▶ [Problem to work on] Retype the items without any changes, from the line containing "The image intrinsics" through the last line of the items.

-- begin Listed records --

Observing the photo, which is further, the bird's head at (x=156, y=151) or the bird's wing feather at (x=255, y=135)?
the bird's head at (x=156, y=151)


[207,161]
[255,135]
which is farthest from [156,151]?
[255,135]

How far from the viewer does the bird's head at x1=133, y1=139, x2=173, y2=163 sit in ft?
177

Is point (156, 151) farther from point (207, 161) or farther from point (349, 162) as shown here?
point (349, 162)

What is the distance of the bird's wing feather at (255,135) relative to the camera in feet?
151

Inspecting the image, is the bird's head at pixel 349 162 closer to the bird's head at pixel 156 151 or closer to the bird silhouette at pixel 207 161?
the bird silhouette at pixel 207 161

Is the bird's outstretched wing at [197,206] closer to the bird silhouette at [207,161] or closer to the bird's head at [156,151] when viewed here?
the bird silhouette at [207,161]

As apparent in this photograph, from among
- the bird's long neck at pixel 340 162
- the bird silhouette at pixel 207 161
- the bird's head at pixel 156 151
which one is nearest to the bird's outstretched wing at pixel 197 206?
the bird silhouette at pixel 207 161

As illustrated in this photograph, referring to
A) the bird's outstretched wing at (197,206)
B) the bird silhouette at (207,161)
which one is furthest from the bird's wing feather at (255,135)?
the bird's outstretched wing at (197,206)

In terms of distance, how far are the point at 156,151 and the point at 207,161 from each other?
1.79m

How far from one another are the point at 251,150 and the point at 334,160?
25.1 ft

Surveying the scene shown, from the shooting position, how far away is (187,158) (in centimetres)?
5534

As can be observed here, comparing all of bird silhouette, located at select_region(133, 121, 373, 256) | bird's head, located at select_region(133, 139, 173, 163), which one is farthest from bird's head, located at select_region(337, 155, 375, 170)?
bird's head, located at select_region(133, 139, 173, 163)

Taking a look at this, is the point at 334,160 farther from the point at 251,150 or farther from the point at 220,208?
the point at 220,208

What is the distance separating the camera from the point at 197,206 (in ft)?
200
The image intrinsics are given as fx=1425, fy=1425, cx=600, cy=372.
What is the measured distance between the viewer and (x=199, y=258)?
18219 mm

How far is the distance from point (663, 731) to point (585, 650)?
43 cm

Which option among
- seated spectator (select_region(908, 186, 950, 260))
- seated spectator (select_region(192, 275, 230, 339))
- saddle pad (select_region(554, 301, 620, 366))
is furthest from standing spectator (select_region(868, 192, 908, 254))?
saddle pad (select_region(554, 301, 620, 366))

-- end Listed records --

▶ [Answer for the task]
The image intrinsics are given as fx=1425, fy=1425, cx=600, cy=372.
What is the measured distance between the viewer and (x=199, y=258)?
18219 mm

How far is the distance from point (663, 731) to point (585, 650)?
43 cm

Which option among
- seated spectator (select_region(908, 186, 950, 260))
- seated spectator (select_region(192, 275, 230, 339))
- saddle pad (select_region(554, 301, 620, 366))
is furthest from standing spectator (select_region(868, 192, 908, 254))?
saddle pad (select_region(554, 301, 620, 366))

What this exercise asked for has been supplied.